December 25, 2024

From the most recent Academic Emergency Medicine (Volume 12, Number 1 57-64) comes an article with a very intriguing title: Patient Concerns about Medical Errors in Emergency Departments. As a practicing EP I’m very interested in ED errors and their prevention. Unfortunately, there’s nothing here to help; fortunately, no-one but residency directors reads this journal anyway. (But more than read this site, so my snarkyness loses edge).

The article itself isn’t bad, but the problem is that the “errors” that are presented are heresay and unsubstantiated, leading to the conclusion that the ED is a hugely error-prone place to be. It may or may not be, and this isn’t going to settle the matter.

The article, with my comments:

Objective: Despite large numbers of emergency encounters, little is known about how emergency department (ED) patients conceptualize their risk of medical errors. This study examines how safe ED patients feel from medical errors, which errors are of greatest concern, how concerns differ by patient and hospital characteristics, and the relationship between concerns and willingness to return for future care.

That’s an interesting idea, and though I think that patients would be reluctant to return to any place where they percieve errors occurring (not just hospitals, but restaurants, etc), I think it’d be interesting to study.

Methods: Multiwave telephone interviews of 767 patients from 12 EDs were conducted. Patients were asked about their medical safety, concern about eight types of medical errors, and satisfaction with care.

I don’t know what a ‘multiwave’ telephone interview is; sounds cool, but expensive.

Results: Eighty-eight percent of patients believed that their safety from medical errors had been good, very good, or excellent; 38% of patients reported experiencing at least one specific error-related concern,

So, right now, there’s something important: 88% were happy with their safety from medical errors, but 38% thought an error had occurred. This is a good sign: patients realize the difference between minor and major error.

(Results, continued)… most commonly misdiagnosis (22% of all patients), physician errors (16%), medication errors (16%), nursing errors (12%), and wrong test/procedure (10%).

Hmmm. This is the part of this study that, if it’s ever read, could become urban legend: “38% errors, and 22% were misdiagnosis and 16% were other doc errors”. That’s a perception of error, but not necessarily reality.

Often, I give patients a diagnosis they don’t agree with, like “cold” when they believe their diagnosis is pneumonia (for example). Then, by not giving antibiotics for their cold (i.e., by not treating their pneumonia), I would have committed another error in this survey. So, this doesn’t mean patients are being misdiagnosed, but it does mean they percieve that they are, and it’s something we should better address (when we can, some patients are resistant to any answer they don’t want).

Conclusions: The majority of ED patients felt relatively safe from medical errors, yet a significant percentage of patients experienced concern about a specific error during their emergency encounter. Concerns varied by both patient and hospital characteristics and were highly linked to patient satisfaction. The selective nature of concerns may suggest that patients are attuned to cues they perceive to be linked to specific medical errors, but efforts to involve patients in error detection/prevention programs will be challenging given the stressful and intimidating nature of ED encounters.

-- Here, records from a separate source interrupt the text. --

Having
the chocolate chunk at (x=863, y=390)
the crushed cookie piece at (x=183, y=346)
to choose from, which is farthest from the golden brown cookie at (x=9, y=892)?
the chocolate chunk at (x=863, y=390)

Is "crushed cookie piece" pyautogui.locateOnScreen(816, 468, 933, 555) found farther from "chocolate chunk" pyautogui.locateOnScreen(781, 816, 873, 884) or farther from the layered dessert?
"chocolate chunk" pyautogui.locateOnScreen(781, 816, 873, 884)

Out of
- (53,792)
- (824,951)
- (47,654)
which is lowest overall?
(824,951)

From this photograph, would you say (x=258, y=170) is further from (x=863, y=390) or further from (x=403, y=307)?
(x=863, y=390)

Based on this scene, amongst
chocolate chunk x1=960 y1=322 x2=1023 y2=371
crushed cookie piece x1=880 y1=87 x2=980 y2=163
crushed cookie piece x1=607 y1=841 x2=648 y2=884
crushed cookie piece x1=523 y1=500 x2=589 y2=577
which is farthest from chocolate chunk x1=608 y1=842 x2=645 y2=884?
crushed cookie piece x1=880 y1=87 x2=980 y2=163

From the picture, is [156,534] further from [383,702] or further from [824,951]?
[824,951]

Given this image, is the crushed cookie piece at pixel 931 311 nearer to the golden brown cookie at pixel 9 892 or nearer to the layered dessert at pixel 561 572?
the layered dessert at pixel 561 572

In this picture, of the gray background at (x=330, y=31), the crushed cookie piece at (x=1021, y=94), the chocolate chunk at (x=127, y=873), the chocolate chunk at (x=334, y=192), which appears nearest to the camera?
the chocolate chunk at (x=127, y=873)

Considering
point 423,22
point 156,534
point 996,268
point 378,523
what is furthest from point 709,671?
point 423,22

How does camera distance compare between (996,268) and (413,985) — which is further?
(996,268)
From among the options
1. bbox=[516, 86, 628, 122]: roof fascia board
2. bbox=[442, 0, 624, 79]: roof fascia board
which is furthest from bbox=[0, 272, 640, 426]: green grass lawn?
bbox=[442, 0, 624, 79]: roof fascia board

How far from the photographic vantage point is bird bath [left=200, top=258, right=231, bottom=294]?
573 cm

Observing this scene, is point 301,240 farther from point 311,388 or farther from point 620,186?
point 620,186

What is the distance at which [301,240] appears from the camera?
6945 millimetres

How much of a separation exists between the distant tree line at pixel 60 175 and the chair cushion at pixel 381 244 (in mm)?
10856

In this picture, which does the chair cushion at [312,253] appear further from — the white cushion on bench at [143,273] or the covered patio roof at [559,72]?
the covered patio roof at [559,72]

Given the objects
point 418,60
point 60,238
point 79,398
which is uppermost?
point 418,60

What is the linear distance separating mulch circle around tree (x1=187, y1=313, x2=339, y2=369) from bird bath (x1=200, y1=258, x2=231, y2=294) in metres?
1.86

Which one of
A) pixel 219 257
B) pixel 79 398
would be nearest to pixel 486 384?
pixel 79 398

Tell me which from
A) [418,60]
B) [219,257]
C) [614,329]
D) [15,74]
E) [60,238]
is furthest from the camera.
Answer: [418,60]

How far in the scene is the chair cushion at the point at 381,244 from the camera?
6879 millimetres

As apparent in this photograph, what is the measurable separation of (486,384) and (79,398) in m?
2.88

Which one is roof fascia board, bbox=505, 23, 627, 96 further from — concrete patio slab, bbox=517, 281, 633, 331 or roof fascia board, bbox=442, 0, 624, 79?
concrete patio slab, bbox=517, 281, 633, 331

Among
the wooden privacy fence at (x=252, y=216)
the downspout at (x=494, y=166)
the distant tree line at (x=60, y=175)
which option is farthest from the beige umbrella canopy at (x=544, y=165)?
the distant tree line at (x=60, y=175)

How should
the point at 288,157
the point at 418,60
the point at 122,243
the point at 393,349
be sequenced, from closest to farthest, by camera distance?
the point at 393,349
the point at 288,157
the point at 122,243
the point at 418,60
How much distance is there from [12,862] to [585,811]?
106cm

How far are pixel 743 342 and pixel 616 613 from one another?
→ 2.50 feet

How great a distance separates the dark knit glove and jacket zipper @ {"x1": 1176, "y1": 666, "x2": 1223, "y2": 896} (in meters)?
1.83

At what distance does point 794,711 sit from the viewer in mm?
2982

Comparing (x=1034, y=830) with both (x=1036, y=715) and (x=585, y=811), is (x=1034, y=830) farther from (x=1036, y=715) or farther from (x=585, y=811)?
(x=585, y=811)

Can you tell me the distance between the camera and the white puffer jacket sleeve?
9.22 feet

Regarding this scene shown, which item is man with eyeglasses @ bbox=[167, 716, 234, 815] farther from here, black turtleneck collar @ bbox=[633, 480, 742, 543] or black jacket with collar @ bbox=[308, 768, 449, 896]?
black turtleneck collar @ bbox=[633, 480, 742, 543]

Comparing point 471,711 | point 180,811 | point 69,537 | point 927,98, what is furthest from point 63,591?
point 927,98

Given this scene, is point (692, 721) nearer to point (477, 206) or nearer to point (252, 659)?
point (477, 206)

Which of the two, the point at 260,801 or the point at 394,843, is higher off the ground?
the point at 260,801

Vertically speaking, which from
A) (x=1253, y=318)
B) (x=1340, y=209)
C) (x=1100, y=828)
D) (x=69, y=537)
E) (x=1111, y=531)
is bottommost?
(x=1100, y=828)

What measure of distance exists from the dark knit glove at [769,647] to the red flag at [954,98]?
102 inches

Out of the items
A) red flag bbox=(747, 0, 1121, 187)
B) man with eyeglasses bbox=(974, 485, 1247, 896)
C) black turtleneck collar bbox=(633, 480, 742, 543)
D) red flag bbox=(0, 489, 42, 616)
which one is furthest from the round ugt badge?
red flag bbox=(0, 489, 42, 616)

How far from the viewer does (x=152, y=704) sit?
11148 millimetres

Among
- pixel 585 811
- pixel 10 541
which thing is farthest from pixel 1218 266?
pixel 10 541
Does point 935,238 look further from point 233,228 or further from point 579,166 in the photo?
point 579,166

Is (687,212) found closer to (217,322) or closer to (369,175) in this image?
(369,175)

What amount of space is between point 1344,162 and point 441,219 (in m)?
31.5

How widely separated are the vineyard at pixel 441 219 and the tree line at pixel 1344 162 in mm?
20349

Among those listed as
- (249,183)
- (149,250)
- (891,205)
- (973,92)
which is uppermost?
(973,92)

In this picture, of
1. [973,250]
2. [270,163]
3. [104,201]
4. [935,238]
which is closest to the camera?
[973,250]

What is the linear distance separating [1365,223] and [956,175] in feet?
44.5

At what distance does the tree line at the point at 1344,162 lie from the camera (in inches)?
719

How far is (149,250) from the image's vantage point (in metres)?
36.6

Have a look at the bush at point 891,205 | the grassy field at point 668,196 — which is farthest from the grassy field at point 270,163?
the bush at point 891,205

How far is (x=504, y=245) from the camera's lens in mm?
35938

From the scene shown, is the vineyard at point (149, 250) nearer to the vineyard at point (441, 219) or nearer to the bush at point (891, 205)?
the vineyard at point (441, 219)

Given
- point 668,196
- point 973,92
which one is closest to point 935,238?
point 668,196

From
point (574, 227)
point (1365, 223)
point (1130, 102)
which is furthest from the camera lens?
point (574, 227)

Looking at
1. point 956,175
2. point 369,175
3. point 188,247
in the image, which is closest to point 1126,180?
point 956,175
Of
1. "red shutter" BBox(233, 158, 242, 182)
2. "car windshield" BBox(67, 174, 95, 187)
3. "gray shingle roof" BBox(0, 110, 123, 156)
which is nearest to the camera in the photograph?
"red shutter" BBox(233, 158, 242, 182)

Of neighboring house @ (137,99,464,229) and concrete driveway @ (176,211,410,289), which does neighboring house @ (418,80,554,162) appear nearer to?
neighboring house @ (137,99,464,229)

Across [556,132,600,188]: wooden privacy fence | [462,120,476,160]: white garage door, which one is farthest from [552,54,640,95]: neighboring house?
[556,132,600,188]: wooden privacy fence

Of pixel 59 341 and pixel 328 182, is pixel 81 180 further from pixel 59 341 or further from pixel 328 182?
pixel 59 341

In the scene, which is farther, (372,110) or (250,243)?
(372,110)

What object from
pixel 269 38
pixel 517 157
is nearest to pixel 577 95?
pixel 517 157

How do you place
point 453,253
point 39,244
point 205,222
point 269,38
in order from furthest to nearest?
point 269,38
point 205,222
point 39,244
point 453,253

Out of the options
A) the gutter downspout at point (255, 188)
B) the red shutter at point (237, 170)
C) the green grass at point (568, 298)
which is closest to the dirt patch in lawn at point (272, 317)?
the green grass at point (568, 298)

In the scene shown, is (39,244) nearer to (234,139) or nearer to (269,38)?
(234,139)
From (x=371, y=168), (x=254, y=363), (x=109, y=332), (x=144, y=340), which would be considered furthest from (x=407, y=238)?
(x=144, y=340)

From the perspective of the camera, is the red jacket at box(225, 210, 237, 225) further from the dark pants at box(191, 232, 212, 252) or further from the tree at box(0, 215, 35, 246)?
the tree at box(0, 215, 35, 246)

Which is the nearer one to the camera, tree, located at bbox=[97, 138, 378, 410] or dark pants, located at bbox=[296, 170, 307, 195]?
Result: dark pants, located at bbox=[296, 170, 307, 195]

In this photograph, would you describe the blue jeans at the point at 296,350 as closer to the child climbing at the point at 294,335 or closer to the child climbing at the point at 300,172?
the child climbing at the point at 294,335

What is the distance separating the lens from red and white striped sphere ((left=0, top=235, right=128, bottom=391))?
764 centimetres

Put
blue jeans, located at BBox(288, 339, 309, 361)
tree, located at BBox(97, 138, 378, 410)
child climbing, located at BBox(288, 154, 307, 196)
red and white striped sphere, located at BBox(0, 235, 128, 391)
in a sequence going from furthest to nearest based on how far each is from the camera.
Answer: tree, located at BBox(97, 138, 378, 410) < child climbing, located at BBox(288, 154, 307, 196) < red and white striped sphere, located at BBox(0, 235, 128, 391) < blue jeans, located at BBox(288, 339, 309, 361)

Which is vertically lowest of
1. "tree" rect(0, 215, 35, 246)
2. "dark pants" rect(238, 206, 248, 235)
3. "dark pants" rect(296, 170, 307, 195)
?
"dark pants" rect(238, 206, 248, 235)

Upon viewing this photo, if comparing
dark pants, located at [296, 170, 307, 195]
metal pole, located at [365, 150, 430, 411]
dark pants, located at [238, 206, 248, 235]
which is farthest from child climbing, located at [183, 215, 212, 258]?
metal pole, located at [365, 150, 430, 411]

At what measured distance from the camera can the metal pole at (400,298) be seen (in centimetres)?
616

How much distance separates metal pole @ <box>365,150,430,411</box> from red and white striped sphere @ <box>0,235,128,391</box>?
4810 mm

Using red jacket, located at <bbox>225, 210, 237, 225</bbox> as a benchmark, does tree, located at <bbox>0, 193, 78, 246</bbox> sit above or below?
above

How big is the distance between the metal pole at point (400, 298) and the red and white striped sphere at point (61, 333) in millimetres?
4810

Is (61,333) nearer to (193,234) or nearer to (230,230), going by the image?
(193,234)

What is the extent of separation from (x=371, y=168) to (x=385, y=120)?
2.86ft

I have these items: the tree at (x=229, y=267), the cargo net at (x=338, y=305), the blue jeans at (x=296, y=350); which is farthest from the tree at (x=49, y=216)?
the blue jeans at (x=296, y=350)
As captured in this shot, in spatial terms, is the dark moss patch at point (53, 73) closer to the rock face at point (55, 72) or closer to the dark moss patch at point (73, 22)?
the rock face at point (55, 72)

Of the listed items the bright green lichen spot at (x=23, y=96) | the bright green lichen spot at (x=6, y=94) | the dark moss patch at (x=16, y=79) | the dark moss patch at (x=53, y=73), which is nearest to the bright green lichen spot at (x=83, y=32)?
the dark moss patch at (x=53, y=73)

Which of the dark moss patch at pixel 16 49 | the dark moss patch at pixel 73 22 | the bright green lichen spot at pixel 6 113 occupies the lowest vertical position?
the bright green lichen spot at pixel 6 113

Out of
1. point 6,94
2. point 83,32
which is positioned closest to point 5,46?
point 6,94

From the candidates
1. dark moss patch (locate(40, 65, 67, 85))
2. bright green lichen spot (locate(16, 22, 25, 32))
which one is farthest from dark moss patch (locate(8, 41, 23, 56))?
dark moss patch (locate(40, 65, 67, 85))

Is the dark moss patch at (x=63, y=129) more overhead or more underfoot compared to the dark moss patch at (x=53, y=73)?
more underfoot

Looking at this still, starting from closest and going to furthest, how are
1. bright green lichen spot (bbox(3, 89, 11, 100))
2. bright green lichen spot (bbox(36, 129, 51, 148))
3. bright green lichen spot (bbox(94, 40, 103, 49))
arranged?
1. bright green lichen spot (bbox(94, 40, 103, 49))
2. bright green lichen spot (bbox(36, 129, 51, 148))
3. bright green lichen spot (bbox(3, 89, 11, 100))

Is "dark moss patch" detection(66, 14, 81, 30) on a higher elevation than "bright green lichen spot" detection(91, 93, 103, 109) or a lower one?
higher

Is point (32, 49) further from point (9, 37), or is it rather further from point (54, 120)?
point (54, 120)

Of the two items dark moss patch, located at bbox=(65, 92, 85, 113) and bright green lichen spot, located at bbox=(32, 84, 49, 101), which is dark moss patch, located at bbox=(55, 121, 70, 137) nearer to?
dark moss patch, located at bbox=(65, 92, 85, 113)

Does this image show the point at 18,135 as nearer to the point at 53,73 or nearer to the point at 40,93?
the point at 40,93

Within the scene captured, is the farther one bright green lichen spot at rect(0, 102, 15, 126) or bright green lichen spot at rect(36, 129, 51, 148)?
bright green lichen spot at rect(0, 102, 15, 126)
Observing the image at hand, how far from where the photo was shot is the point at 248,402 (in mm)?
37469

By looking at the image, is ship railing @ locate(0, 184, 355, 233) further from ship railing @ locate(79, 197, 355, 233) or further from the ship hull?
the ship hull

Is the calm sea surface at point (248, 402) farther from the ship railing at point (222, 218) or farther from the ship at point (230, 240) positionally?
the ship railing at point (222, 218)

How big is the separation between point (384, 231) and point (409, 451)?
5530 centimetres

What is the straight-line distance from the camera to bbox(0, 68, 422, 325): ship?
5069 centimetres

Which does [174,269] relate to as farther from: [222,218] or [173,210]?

Yes, it will be difficult to involve patients, and I don’t have a good answer to that. I do know that we’re doing a much better job about patient name bands, allergy bands, and doing the basic stuff (right patient/drug/route) thing.

The ED is going to be the hardest place to exorcise all errors. It’s a chaotic environment with no set pattern, the entire panoply of presentations and problems, from day zero to the last of life. It takes teamwork and compulsiveness to prevent errors. We’re trying.

2 thoughts on “Emergency Department Errors: No Help Here

  1. With only one exception, ER docs have been very astute in my experience. (which having 2 immune deficient boys, and myself with myasthenia gravis … my ER experience is vast).
    It was an ER doc that is responsible for me finally getting diagnosed after 6 mis diagnosis’ when the medical clinic I was going to was writing it off to chronic fatigue syndrome (“I’ve been treating this woman and her sons for over 2 years, watching her deteriorate by month by month … it is not Chronic fatigue syndrome, I’m admitting your patient! Get your residents down here NOW!” were his exact words)
    It was an ER doctor that put my fears to rest when I thought my youngest was having seizures … turned out to be tourette’s syndrome ..with a severe tic onset.
    It was an ER doc that made my first myasthenic crisis something that I could live through, and actually not have panic attacks at the same time.

    One ER doc scared me when she said MG was no big deal ..not much different than the common cold. I just chalked her up to having a bad day or getting her alphabet soup confused.

    I owe my life, quite literally to ER docs … in a very real sense … I owe my sanity to ER docs!!!!

  2. Hard to give this “study” any credence. they called random patients and asked them about their perceptions apparently with no attempt to determine if they were valid or not. I guess the best you could say is that some patients thought there were some ED errors. Not much surprise there.

    My first thought was how many of the perceived medication errors involved failure to give Demerol as requested.